The lines to be extracted begin at the line containing "New Balance OMN1S Kawhi Leonard Sunrise" and end at the last line of the data below; copy them exactly and leave out the pictures.

▶ [Dataset excerpt]:

--- START ---

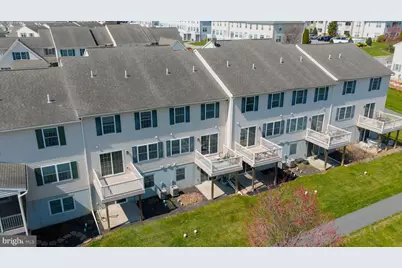 524 White Chapel Road, Lancaster, PA 17603 - Photo 55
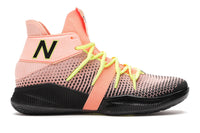 New Balance OMN1S Kawhi Leonard Sunrise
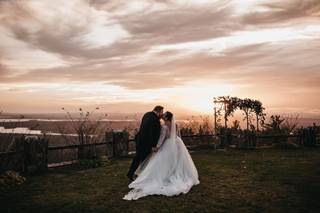 Abigail Jean Photography - 39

--- END ---

▶ [Answer section]:
 New Balance OMN1S Kawhi Leonard Sunrise
 Abigail Jean Photography - 39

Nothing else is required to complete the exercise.